1分30秒小説『次に風が来たら踊らないか?』

 枯れ葉に飴の包み紙が寄り添ってる、自らの意思で。

 

 枯れ葉は心苦しい――この包み紙は、僕を蔑んでいるのだ。僕の隣に居れば自分の色彩が際立つ。「私を見て!こんな枯れ葉とは違って、美しいでしょ?」と言いたいのだ。


「それは違います!」

 包み紙が言った。

「え?」

「聞こえましたよ。

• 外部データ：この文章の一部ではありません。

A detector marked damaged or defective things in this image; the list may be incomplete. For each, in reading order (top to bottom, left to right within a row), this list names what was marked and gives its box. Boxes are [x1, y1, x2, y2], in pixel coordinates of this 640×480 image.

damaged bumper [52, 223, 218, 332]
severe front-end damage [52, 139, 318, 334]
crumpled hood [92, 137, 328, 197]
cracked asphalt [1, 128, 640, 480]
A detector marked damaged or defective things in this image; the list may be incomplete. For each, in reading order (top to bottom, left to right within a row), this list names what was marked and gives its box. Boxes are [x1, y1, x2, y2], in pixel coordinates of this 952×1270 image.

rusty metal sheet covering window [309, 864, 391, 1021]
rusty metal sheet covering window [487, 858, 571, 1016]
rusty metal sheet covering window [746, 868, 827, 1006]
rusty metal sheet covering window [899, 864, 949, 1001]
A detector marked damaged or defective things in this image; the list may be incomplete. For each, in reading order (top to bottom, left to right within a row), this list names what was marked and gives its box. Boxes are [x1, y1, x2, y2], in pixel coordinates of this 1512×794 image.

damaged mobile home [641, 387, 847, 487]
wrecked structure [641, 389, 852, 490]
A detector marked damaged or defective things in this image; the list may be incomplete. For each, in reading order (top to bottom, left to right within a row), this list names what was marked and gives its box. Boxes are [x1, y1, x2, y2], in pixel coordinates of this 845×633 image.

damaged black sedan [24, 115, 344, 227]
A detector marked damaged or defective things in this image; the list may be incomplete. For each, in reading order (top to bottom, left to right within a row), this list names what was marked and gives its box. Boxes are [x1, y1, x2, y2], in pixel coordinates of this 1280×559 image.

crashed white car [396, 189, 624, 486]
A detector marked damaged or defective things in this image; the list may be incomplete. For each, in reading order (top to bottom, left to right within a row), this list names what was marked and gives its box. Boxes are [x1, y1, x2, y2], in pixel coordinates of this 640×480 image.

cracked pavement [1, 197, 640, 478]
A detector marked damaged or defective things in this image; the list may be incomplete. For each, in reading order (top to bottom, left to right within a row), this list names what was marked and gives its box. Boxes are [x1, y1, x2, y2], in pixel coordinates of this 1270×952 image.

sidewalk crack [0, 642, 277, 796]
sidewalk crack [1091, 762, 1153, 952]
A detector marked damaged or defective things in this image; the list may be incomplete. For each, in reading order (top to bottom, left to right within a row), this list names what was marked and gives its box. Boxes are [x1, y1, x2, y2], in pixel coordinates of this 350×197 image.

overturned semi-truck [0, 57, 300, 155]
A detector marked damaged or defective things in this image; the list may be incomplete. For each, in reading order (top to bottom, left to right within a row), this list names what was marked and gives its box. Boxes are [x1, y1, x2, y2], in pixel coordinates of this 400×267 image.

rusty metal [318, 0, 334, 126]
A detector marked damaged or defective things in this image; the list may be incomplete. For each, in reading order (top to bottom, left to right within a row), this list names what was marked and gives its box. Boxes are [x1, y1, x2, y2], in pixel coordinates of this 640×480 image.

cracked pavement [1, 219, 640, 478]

心の声が」

「そうか、ならそういうことだ」

「いいえ、違います」

「何が違うんだ?」

「貴方の事を蔑んだりしていません。それどころか私は、貴方が羨ましくて仕方が無いのです」

「嘘だ!こんなボロボロに朽ちた葉っぱのどこを羨むというんだ?雨に打たれ、風に吹かれ、いずれ大地に溶けて、新たな芽の栄養になって消えてしまう。それが僕の定めだ」

「この色彩は束の間、いずれ陽に褪せ、塵や泥で汚れてしまう。貴方のように、大地に抱かれて溶けてゆくこともなく、醜態を延々と晒し続ける。私の心はきっと体よりも先に消えてしまうことでしょう。私だって、新芽の為に、春の為に、新たな命の為に、この身を捧げたい。でも私は私のまま消えてゆくのです」

「……ごめんよ。君には君の悩みがあるんだね。僕には理解できない部分も多いけど、それでも、君の想いが伝わってきたよ。お詫びと言っちゃあなんだけど――」

「はい?」

「次に風が来たら踊らないか?」

「喜んで!」


 気を利かせた秋の風、三拍子で吹き下ろす。どこかの雑踏、誰かの足下。